Samson and Lion Aquamanile
Northern Germany [Hildesheim?], Mid-13th to early 14th century
Leaded Latten
Museum of Fine Arts, Boston; Benjamin Shelton Fund, 40.233
no. 1
Used for water to wash hands either during Mass (sacred) or in domestic (secular) settings between the eleventh and fifteenth centuries, aquamanilia take many forms, both fantastic and real, of which the lion is the most common. Among the finest preserved, the present example showing Samson and the lion has few parallels. This is surprising given the popularity of the Old Testament subject (Judges 14:5-6) in the twelfth and thirteenth centuries—an incident interpreted as the prefiguration of Christ’s conquest of the devil.
The rivalry is clear between man and lion, two figures at the top of their respective hierarchies. They may share courage, physical prowess, even ferocity, but, as Richard de Fournival points out in his thirteenth-century Bestiary of Love, man created in the image of God retains the edge over his lion counterpart. This is certainly true when Samson, moved by the Holy Spirit, attacks more ferociously than the beast he literally tears from limb to limb. The elegantly clothed Samson here jumps on the lion’s back, grabs its jaw, and uses all his force to twist the lion’s head around.
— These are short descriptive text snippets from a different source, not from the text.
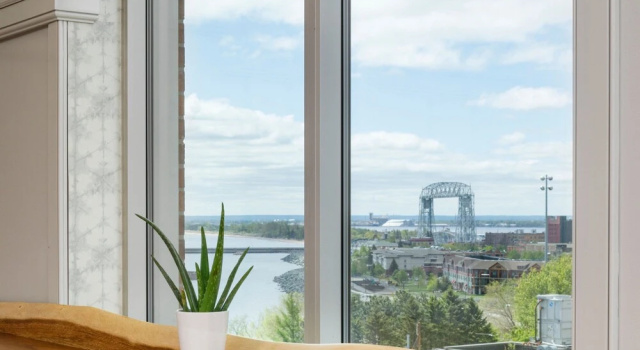 Четырёхместный номер Deluxe с видом на озеро Sheraton Duluth Hotel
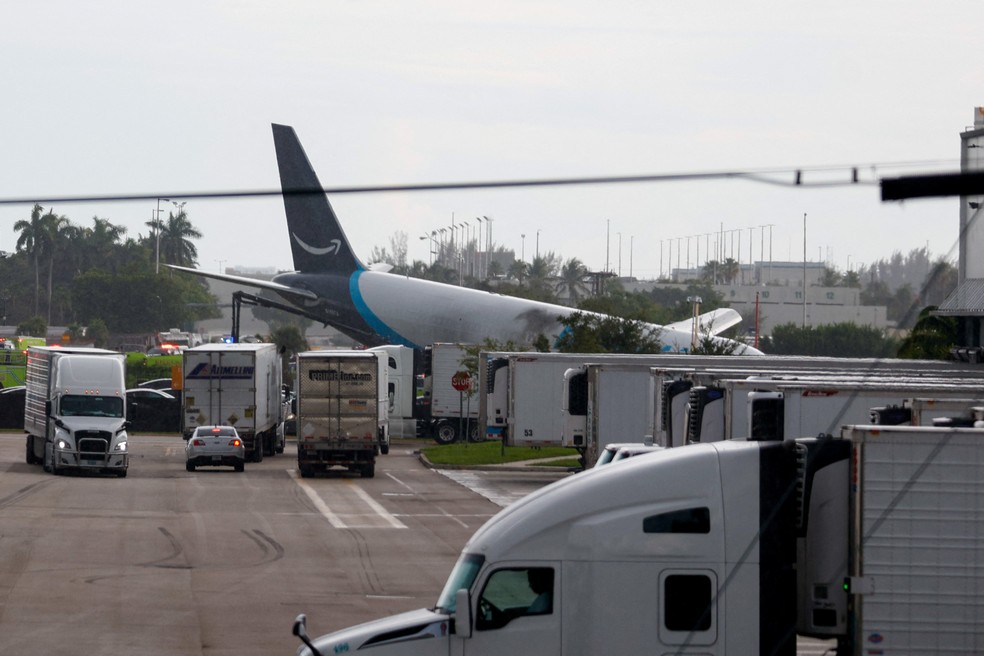 Avião cargueiro da Amazon Prime Air que, segundo autoridades do aeroporto, ultrapassou a pista do Aeroporto Internacional de Miami, em Miami, na Flórida, nos Estados Unidos, em 6 de setembro de 2026. — Foto: REUTERS/Marco Bello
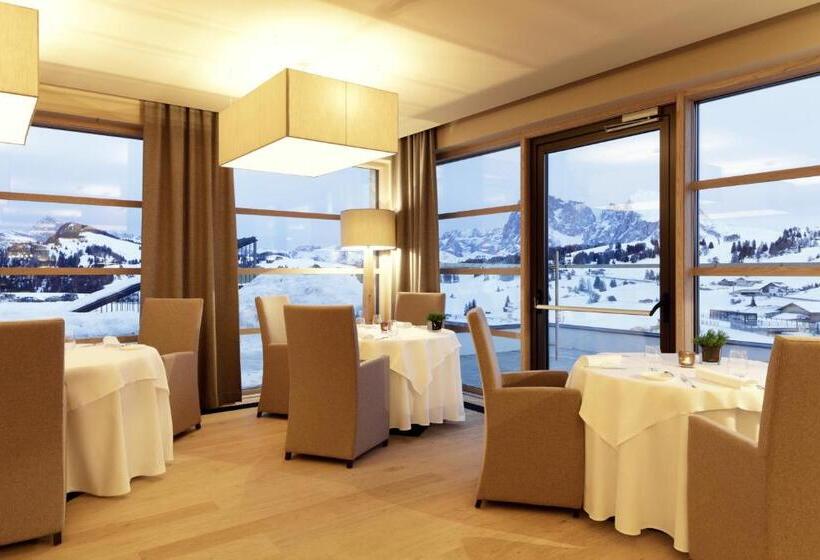 هتل Como Alpina Dolomites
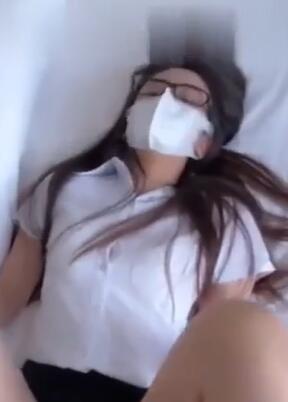 反差女教师为人师婊新婚人妻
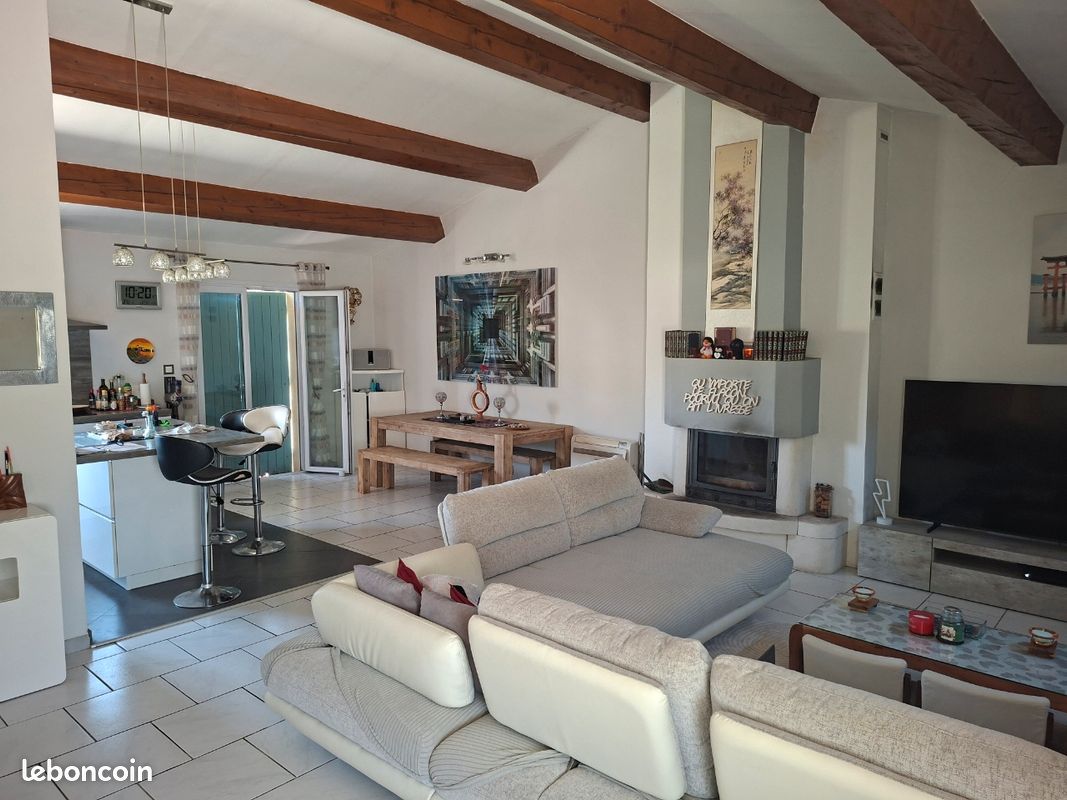 Maison 6 pièces 135 m² · à Cadolive · 135 m² · 690 000 €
The lion is traditionally a symbol of strength, but here, Samson’s divinely inspired force has already overcome the lion’s muscular resistance and reduced his ferocity to the glassy stare of death. Given its unwieldy weight and awkward small spout and handle, this aquamanile was probably used more for display than for washing hands, all the better to allow admiring viewers to follow the drama enacted.